_TEXT EXTRACT_:
From 281835e1b16e4492b4784ea4368cd63fd463f0f5 Mon Sep 17 00:00:00 2001
From: Hao Wu <hwu27@gmu.edu>
Date: Thu, 19 Mar 2026 01:33:07 +0000
Subject: [PATCH 4/7] [TEST] Add failing tests for constexpr.to() dtype
 preservation

Unit tests assert that _constexpr_to returns a tensor with the
exact destination dtype (uint8, int16, uint32, float64). E2E test
verifies unsigned integer division with a constexpr denominator.
---
 tests/end_to_end/test_sanitizer.py | 18 +++++++++++++++++
 tests/unit/test_constexpr_to.py    | 32 ++++++++++++++++++++++++++++++
 2 files changed, 50 insertions(+)
 create mode 100644 tests/unit/test_constexpr_to.py

diff --git a/tests/end_to_end/test_sanitizer.py b/tests/end_to_end/test_sanitizer.py
index e73ab1b7..a5b67a4c 100644
--- a/tests/end_to_end/test_sanitizer.py
+++ b/tests/end_to_end/test_sanitizer.py
@@ -1468,3 +1468,21 @@ def test_constexpr_to_unsupported_dtype_raises():
             continue
         with pytest.raises(TypeError, match="not supported"):
             _constexpr_to(mock_self, dt)
+
+
+# ======== Unsigned Division Regression Test ===========
+
+
+@triton_viz.trace(client="tracer")
+@triton.jit
+def unsigned_div_kernel(out_ptr, DENOM: tl.constexpr):
+    numerator = tl.full((1,), 8, tl.uint32)
+    denom = DENOM.to(tl.uint32)
+    out = numerator // denom
+    tl.store(out_ptr, out)
+
+
+def test_constexpr_unsigned_div():
+    out = torch.empty(1, dtype=torch.int32)
+    unsigned_div_kernel[(1,)](out, DENOM=1)
+    assert out.item() == 8
diff --git a/tests/unit/test_constexpr_to.py b/tests/unit/test_constexpr_to.py
new file mode 100644
index 00000000..a8a64f3a
--- /dev/null
+++ b/tests/unit/test_constexpr_to.py
@@ -0,0 +1,32 @@
+import types
+
+import pytest
+import numpy as np
+import triton.language as tl
+
+from triton_viz.core.patch import _constexpr_to
+
+
+@pytest.mark.parametrize(
+    "value,triton_dtype,expected_np,expected_val",
+    [
+        (1.0, tl.float64, np.float64, 1.0),  # float64 demoted to float32
+        (1, tl.uint8, np.uint8, 1),  # uint8 demoted to int32
+        (-7, tl.int16, np.int16, -7),  # int16 demoted to int32
+        (1, tl.uint32, np.uint32, 1),  # uint32 demoted to int32
+    ],
+)
+def test_constexpr_to_preserves_dtype(value, triton_dtype, expected_np, expected_val):
+    mock_self = types.SimpleNamespace(value=value)
+    ret = _constexpr_to(mock_self, triton_dtype)
+    assert isinstance(ret, tl.core.tensor)

_SUPPLIED MATERIAL_:

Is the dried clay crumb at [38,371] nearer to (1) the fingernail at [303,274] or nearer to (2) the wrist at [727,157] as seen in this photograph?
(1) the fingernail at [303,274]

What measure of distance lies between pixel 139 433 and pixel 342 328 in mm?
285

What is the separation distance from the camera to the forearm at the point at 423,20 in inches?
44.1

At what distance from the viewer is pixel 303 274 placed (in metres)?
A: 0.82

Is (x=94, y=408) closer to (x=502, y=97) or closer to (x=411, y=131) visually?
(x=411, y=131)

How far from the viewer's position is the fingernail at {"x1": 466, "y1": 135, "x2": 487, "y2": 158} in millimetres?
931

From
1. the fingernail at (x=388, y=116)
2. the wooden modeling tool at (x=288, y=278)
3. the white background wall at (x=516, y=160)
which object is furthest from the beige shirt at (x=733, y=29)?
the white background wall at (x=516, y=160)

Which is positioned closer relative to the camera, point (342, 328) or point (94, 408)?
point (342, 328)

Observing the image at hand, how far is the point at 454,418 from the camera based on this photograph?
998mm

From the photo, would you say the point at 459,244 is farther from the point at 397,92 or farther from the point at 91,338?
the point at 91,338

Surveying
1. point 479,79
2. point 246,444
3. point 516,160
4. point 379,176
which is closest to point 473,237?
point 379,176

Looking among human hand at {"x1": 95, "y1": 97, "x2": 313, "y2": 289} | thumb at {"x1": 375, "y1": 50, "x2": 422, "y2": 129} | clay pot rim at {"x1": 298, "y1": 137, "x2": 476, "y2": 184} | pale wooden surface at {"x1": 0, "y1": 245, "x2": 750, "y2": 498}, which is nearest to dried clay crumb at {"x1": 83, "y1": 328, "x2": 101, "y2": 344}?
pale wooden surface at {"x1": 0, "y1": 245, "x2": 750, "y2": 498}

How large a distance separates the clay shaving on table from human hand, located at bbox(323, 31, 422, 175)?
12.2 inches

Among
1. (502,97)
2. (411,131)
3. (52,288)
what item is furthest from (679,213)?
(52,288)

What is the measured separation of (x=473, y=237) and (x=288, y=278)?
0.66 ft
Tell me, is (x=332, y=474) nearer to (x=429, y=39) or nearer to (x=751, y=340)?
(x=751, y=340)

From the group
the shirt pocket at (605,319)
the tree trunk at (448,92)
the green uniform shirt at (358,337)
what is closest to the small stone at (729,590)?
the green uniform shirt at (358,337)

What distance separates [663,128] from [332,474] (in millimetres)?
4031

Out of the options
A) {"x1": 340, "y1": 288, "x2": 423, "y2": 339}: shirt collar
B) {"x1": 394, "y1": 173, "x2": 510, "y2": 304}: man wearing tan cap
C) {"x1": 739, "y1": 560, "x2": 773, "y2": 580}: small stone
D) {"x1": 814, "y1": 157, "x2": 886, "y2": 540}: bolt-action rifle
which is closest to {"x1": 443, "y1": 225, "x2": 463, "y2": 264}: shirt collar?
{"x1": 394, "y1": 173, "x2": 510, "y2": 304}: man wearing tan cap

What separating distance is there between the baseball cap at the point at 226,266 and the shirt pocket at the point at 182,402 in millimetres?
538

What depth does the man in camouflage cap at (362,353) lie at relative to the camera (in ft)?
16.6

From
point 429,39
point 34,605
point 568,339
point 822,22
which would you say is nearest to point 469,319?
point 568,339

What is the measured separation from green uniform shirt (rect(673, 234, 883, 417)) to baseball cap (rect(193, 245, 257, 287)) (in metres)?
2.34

_EXERCISE PROMPT_:
Resume the patch with the constexpr.to() dtype tests, starting right after its last line.

_ANSWER_:
+    assert ret.dtype == triton_dtype
+    assert ret.handle.data.dtype == np.dtype(expected_np)
+    assert ret.handle.data.item() == expected_val
+
+
+def test_constexpr_bitcast_preserves_dtype():
+    mock_self = types.SimpleNamespace(value=42)
+    ret = _constexpr_to(mock_self, tl.float32, bitcast=True)
+    assert isinstance(ret, tl.core.tensor)
+    assert ret.dtype == tl.float32

From 17cc5b25cd77b2124f5b92025f26803fd5abf7d6 Mon Sep 17 00:00:00 2001
From: Hao Wu <hwu27@gmu.edu>
Date: Thu, 19 Mar 2026 01:35:15 +0000
Subject: [PATCH 5/7] [FIX] Preserve explicit destination dtype in
 constexpr.to()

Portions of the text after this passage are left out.